What do we know and not know about mirabegron, a novel β3 agonist, in the treatment of overactive bladder?
Caremel R, Loutochin O, Corcos J. Int Urogynecol J. 2013 Aug 7. [Epub ahead of print]


Department of Urology, Jewish General Hospital, McGill University, 3755 cote sainte catherine E-936, Montreal, QC, H3T 1E2, Canada.



Mirabegron is a novel β3-adrenoceptor agonist recently approved by Japanese, American, and European authorities for overactive bladder (OAB) therapy. Here we review existing knowledge on this new class of medication, analyze existing literature on the topic, and make recommendations regarding its administration and necessary future studies.


We reviewed the current literature and analyzed mirabegron efficacy, safety, and suitability for treating OAB symptoms. We performed a systematic search of Medline/PubMed, and Embase. Studies exploring mechanisms involved in the effects of mirabegron were included. Searches were limited to the English language.

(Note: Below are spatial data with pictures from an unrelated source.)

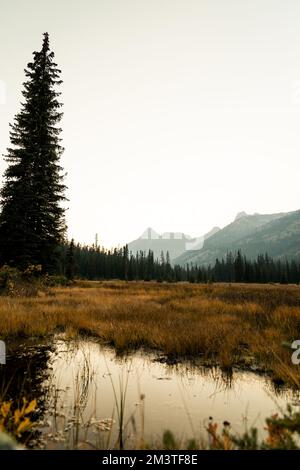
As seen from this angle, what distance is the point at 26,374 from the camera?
4453 millimetres

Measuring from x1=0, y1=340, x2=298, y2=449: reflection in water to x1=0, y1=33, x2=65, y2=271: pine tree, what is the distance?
12236mm

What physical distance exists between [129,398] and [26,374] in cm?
172

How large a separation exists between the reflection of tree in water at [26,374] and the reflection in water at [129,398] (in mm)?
15

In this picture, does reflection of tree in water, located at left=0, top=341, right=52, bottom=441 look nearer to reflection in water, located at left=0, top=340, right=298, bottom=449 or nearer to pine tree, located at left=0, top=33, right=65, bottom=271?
reflection in water, located at left=0, top=340, right=298, bottom=449

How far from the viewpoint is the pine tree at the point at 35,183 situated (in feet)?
54.7

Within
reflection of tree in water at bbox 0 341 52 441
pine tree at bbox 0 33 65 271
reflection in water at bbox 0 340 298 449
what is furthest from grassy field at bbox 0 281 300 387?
pine tree at bbox 0 33 65 271

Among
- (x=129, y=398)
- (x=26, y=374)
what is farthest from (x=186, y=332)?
(x=26, y=374)

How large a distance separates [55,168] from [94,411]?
58.7 ft

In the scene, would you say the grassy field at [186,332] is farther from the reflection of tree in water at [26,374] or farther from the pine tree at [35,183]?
the pine tree at [35,183]

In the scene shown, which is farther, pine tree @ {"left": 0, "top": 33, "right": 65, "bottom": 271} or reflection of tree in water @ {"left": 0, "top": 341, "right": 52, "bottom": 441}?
pine tree @ {"left": 0, "top": 33, "right": 65, "bottom": 271}

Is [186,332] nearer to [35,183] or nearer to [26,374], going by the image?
[26,374]

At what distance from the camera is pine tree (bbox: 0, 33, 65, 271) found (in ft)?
54.7

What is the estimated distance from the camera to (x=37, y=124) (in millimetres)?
19016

Two phase II and two large-scale phase III multinational randomized controlled trials have supported mirabegron efficacy and tolerability with up to 12 weeks of therapy in OAB patients. The reported frequency and severity of treatment-emergent and serious adverse events were similar to antimuscarinics but with more than threefold lower incidence of dry mouth than with tolterodine. However, effects on the cardiovascular system, cognitive functions, pharmacokinetic interactions with other drugs, and long-term adverse events have not yet been fully investigated.


Anticholinergic drugs should remain the first-line pharmacologic treatment for OAB until head-to-head comparative study eventually shows that mirabegron has equivalent or superior efficacy. However, it seems logical to use mirabegron as second-line treatment of OAB in patients who are poor responders or intolerant to anticholinergics.